▸ Texto fornecido:
>>>>>

2. Tentação e seus resultados (Cap.
3). Muitas dificuldades com a tentação
de Adão e Eva. Ela é uma decorrência da liberdade, pois esta não é plena se não
houver uma escolha entre duas ou mais alternativas. A tentação foi permitida
por Deus. Se o homem foi tentado é porque é provido de vontade própria. O
homem poderia ter dito não a Satanás. Não havia necessidade e nem
obrigatoriedade de o homem haver pecado.
O
processo de tentação ensina vários princípios. Henry A. Virkler diz que Satanás:
I )
maximizou as restrições de Deus;
2)
minimizou as consequências;
3)
deu novo rótulo à ação;
4)
misturou o bem com o mal;
5)
misturou o pecado com a beleza; e
6)
levou Eva à má interpretação das implicações. O pecado trouxe resultados
desastrosos, tanto para o homem como para a natureza, indo desde a perda da
inocência até o amaldiçoamento da terra. Todo o homem e todas as suas relações
foram prejudicadas pelo pecado.
3. O homem longe de Deus, o novo
começo com Noé e a Torre de Babel (Cap. 4-11). Entre a queda e a chamada de Abraão, estima-se que haja quase 2000
anos de história. A descrição de Gênesis é uma síntese interessada mais na
importância moral dos eventos do que no tempo cronológico decorrido. Nesta
perspectiva você pode ler as genealogias dos capítulos 4 e 5 e perceber que há
o interesse do autor em estabelecer dois tipos de pessoas: os filhos de Deus (cap. 5 - Sete e sua linhagem) e os filhos dos
homens (cap. 4 - Caim e sua linhagem). Estes últimos perpetuaram a linhagem dos
que se rebelaram contra Deus e aqueles constituíram a dos que se mantinham fiéis
a Deus. O grande problema ocorreu quando
os filhos de Deus cruzaram com os filhos dos homens. Os resultados foram
trágicos, principalmente do ponto de vista moral (cap. 6).
O homem se distanciou de Deus de tal forma que este o
visitou em um julgamento histórico severo na forma do dilúvio, o qual foi a
execução de juízo, ao mesmo tempo que foi uma medida de salvação,
a fim de que o homem não perpetuasse a sua maldade (cap. 7). A misericórdia de
Deus, contudo, é grande e quis ter um novo começo a partir da família de Noé
(cap. 8-10).
Deus
havia, logo depois que Noé e sua família deixaram a arca, imposto severas
restrições, tais como uma expectativa de vida menor, o trabalho mais difícil e
a pena de morte (9.1-7) para poder conter a maldade humana.

<<<<<

[Itens armazenados]

>>>>>

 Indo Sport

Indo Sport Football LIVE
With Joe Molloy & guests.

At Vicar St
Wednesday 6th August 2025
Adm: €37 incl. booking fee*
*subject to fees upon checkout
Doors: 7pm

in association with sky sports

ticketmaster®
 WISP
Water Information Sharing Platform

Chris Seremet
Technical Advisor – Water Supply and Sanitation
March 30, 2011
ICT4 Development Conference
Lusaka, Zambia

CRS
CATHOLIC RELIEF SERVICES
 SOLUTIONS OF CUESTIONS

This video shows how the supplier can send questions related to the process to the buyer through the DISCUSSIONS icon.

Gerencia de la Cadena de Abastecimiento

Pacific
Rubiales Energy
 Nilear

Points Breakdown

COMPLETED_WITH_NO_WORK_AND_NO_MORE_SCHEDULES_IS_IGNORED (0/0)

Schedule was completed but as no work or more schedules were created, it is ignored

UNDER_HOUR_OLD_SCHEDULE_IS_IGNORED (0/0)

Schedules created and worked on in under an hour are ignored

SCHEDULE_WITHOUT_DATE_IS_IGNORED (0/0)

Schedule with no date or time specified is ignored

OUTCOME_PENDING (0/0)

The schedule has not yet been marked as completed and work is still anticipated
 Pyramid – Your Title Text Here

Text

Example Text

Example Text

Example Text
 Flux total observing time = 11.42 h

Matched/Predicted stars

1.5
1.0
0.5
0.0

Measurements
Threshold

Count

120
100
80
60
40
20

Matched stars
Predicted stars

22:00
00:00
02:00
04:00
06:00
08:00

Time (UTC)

<<<<<

▸ Atividade 1: De acordo com o texto sobre Gênesis, quantos anos de história se estima que haja entre a queda e a chamada de Abraão?
▸ Atividade 2: Enumere todas as ações de Satanás no processo de tentação que o texto sobre Gênesis atribui a Henry A. Virkler.

▸ Resposta 1: Quase 2000 anos.

▸ Resposta 2:
1. Maximizou as restrições de Deus.
2. Minimizou as consequências.
3. Deu novo rótulo à ação.
4. Misturou o bem com o mal.
5. Misturou o pecado com a beleza.
6. Levou Eva à má interpretação das implicações.